3. PREPARATION - this pro-active phase involves
organizing training and equipment personnel of the
organization. In general, military commanders and
officers of the PNP must organize, train and equip
special reaction, security and negotiation elements
and provide their immediate activation when the need
arises.

National Level Organization


NCCM – National Committee on Crisis Management - Serves
as the umbrella organization for crisis management. The primary concern is the
formulation of crisis management policies, integration of mil/pol to public efforts
towards the prevention and control of crisis. It is composed by:
1. PAFSECOM – Philippine Air Force Security Command
2. PNSWG – Philippine Navy Special Welfare Group
3. PASAG – Philippine Army Special Action Group
4. PNPSAG – Philippine National Police Special Action Group
RCAG – Regional Crisis Action Group
RCMOC – Regional Crisis Management Operation Center - the
point of all communications from the OSCP
OSCP – On-Scene Command Post
The OSCP shall establish within the crisis incident site.
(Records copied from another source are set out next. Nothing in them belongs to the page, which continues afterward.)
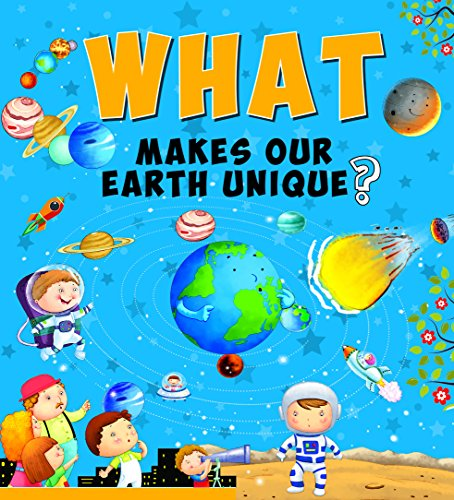 What Makes Our Earth Unique (English Edition) por Om Books Editorial Team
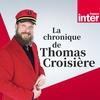 Logo de l'émission La chronique de Thomas Croisière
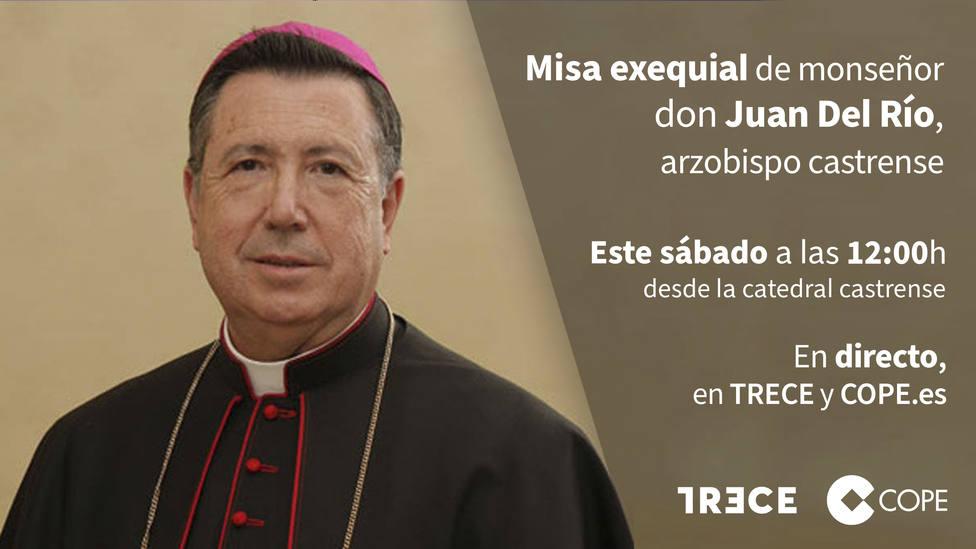 TRECE emite este sábado la Misa exequial por el Arzobispo Castrense, Mons. Juan del Río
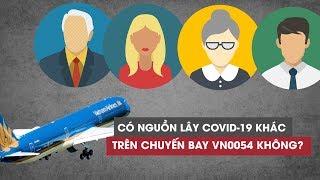 Nghi ngờ có nguồn lây Covid-19 khác ngoài bệnh nhân số 17 trên chuyến bay VN0054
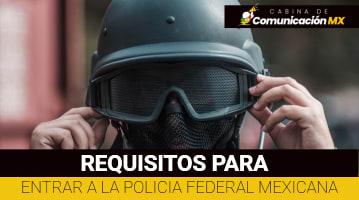 Requisitos para entrar a la Policía Federal Mexicana: Qué es la Policía Federal, quiénes pueden serlo y más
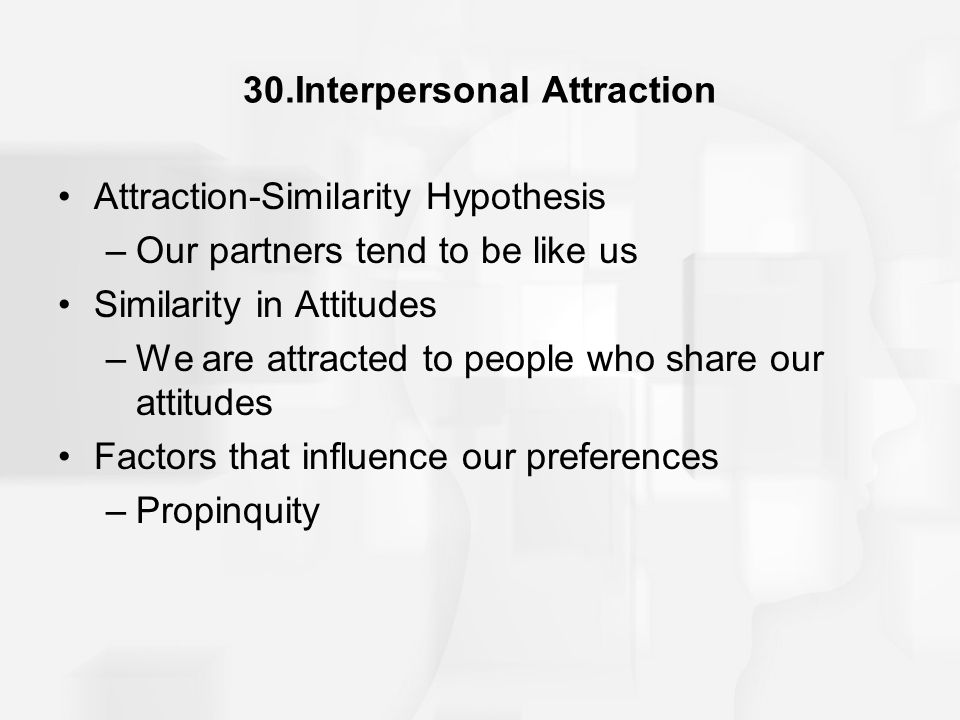 30.Interpersonal Attraction Attraction-Similarity Hypothesis –Our partners tend to be like us Similarity in Attitudes –We are attracted to people who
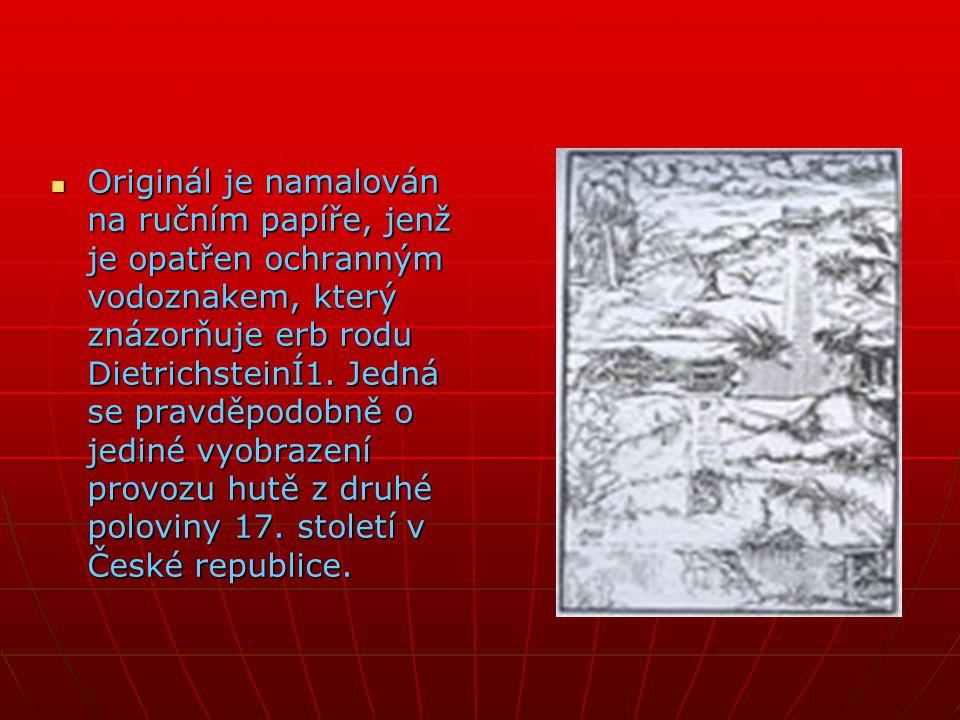 Originál je namalován na ručním papíře, jenž je opatřen ochranným vodoznakem, který znázorňuje erb rodu DietrichsteinÍ1.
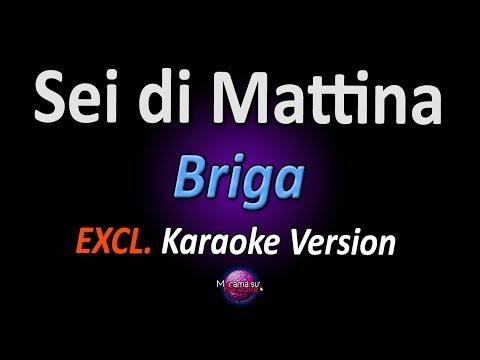 SEI DI MATTINA (Karaoke Version) - Briga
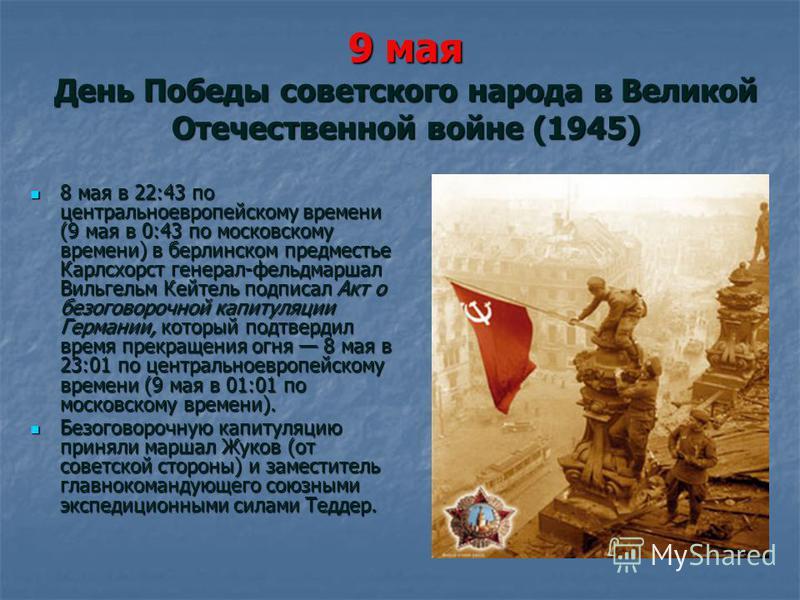 9 мая День Победы советского народа в Великой Отечественной войне (1945) 8 мая в 22:43 по центральноевропейскому времени (9 мая в 0:43 по московскому времени) в берлинском предместье Карлсхорст генерал-фельдмаршал Вильгельм Кейтель подписал Акт о без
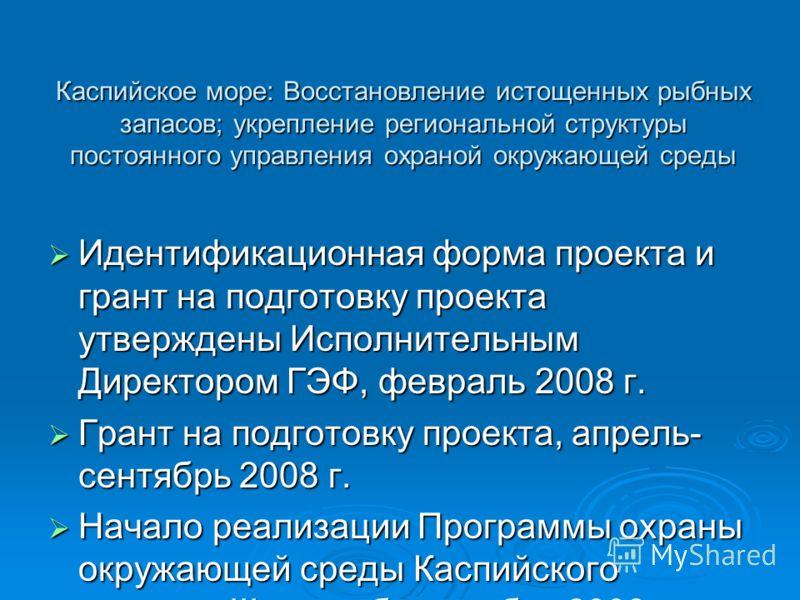 Каспийское море: Восстановление истощенных рыбных запасов; укрепление региональной структуры постоянного управления охраной окружающей среды Идентификационная форма проекта и грант на подготовку проекта утверждены Исполнительным Директором ГЭФ, февра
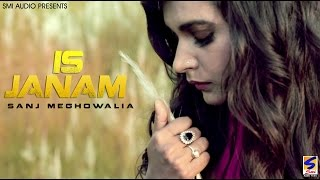IS Janam | Sanj Meghowalia feat Tapasya Cy | Sad Song | Latest New Punjabi Songs 2017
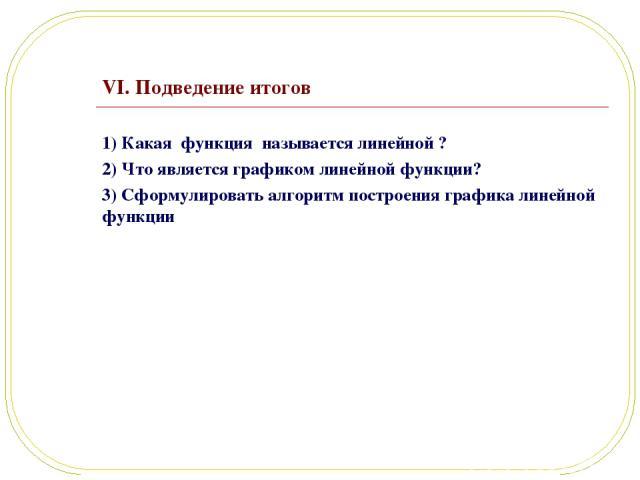 VI. Подведение итогов 1) Какая функция называется линейной ? 2) Что является графиком линейной функции? 3) Сформулировать алгоритм построения графика линейной функции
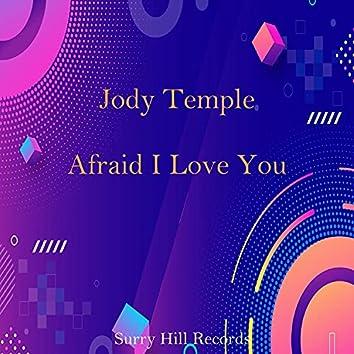 Afraid I Love You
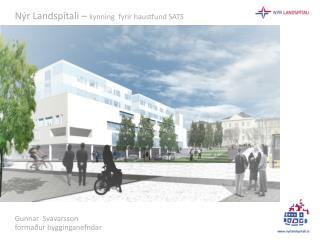 Nýr Landspítali –  kynning  fyrir haustfund SATS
It is a post or
unit within a probable target to be headed by an on-scene commander (OSC)
whose responsibility is to take charge of every happening of a crisis incident
scene.

Composition of the OSCP


TACTICAL UNIT – composed of regular military or police placed
under the operational command of the OSC.
1. Reaction Element – Special action unit which are specially
organized, equipped and deployed in the region to hold special
operation in cases of crisis incident.
2. Security Element – military or police personnel task to protect the
area of perimeter security to prevent occurrence of unnecessary
incidents.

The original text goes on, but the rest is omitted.